Cedarhill a soutenu qu’en raison de la clause d’obligation de maintien de l’exploitation du terrain de golf, cette clause n’est pas exécutoire contre le demandeur en tant que successeur en titre des Terrains. Encore une fois, la Cour était en désaccord. La Cour a déclaré que la nature des conventions de lotissement est telle que la plupart des clauses, sinon la totalité, comportent une obligation de faire et que le paragraphe 51 (26) de la Loi sur l’aménagement du territoire, L.R.O 1990, chap. P.13 est une exception légale spécifique à la règle de common law qui veut que les clauses comportant obligation de faire ne lient pas les successeurs en titre du terrain. Puisque la Convention a été inscrite à l’égard du titre des terrains concernés, elle lie, par conséquent, tous les propriétaires subséquents du terrain. La Cour a déclaré que toute autre interprétation porterait atteinte à la protection prévue par la Loi sur l’aménagement du territoire.
Cedarhill a soutenu que tout droit éventuel à l’égard du terrain créé par une convention de lotissement en 1980 doit avoir été acquis au plus tard en 2001, sinon les droits de la Ville sont nuls pour cause d’éloignement dans le temps.

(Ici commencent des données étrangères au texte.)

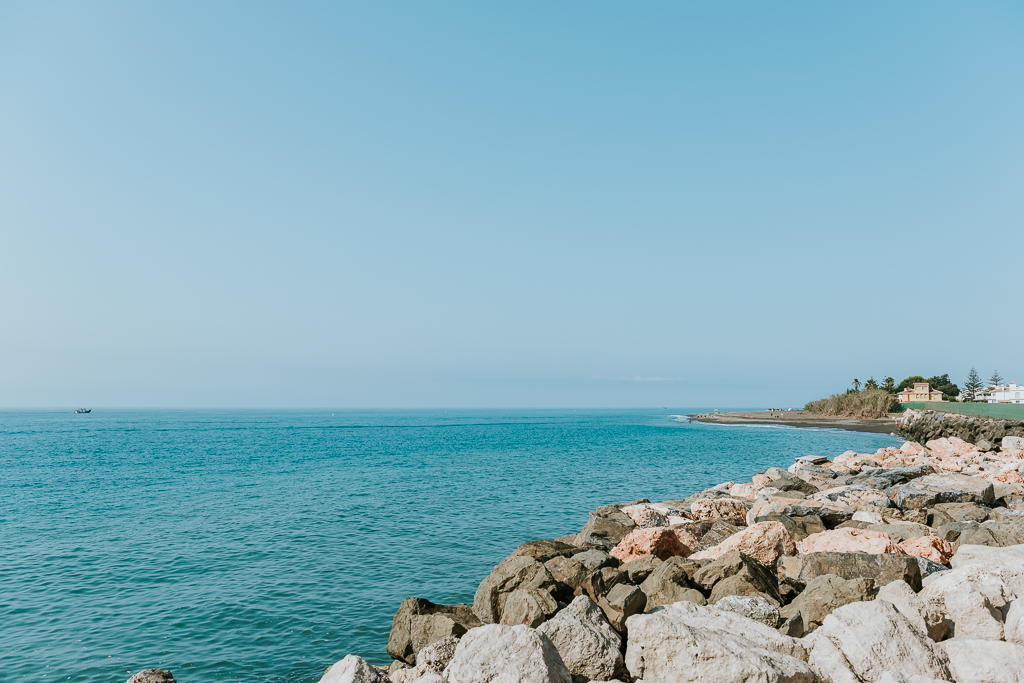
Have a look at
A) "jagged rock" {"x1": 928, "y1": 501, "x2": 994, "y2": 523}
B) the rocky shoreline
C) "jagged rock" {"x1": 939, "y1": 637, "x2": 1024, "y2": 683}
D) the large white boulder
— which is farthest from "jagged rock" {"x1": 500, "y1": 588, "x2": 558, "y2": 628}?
"jagged rock" {"x1": 928, "y1": 501, "x2": 994, "y2": 523}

La Cour a conclu que l’interdiction de dévolutions perpétuelles n’était pas applicable en l’espèce, car la Ville avait le droit d’entrer sur les terrains du terrain de golf seulement à titre de titulaire de permis. Le droit de la Ville était purement contractuel et ne créait pas de droit éventuel à l’égard du terrain.
Cedarhill a soutenu que l’application des conditions de Y5 constituerait une expropriation de fait à l’égard de laquelle Cedarhill a droit à une indemnisation en vertu de la Loi sur l’expropriation. La requérante a soutenu que Y5 ne laisserait à Cedarhill qu’une utilisation théorique du terrain et la priverait de toute valeur économique. La Cour a mis l’accent sur la nature de l’« expropriation » dans la Loi sur l’expropriation, L.R.O. 1990, chap. E.26, qui exige l’appropriation de terrain sans le consentement du propriétaire. En l’espèce, le consentement et l’accord de Cedpar (en acceptant la condition du lotissement et en concluant une convention pour la garantir) ont été jugés incompatibles avec le concept selon lequel le terrain a été pris sans consentement.
Même si la Cour a finalement conclu que la Convention, y compris la Y5, était valide, elle a déterminé qu’au lieu de rejeter la demande, elle l’ajournerait pendant 120 jours tout en invitant les parties à recourir à la médiation en vue de parvenir à un règlement conforme aux dispositions de la Convention.
En date de cet affichage, aucune autorisation d’appel n’a été demandée.
Cette affaire sert plusieurs mises en garde aux propriétaires de terrains qui cherchent à obtenir des approbations d’aménagement et aux acheteurs éventuels de terrains :
Si cette décision n’est pas infirmée, les propriétaires fonciers et ceux qui cherchent à acheter des terrains devront examiner attentivement les conventions inscrites à l’égard du titre de leur propriété afin de comprendre le potentiel (ou l’absence de potentiel) de l’actif sous-jacent.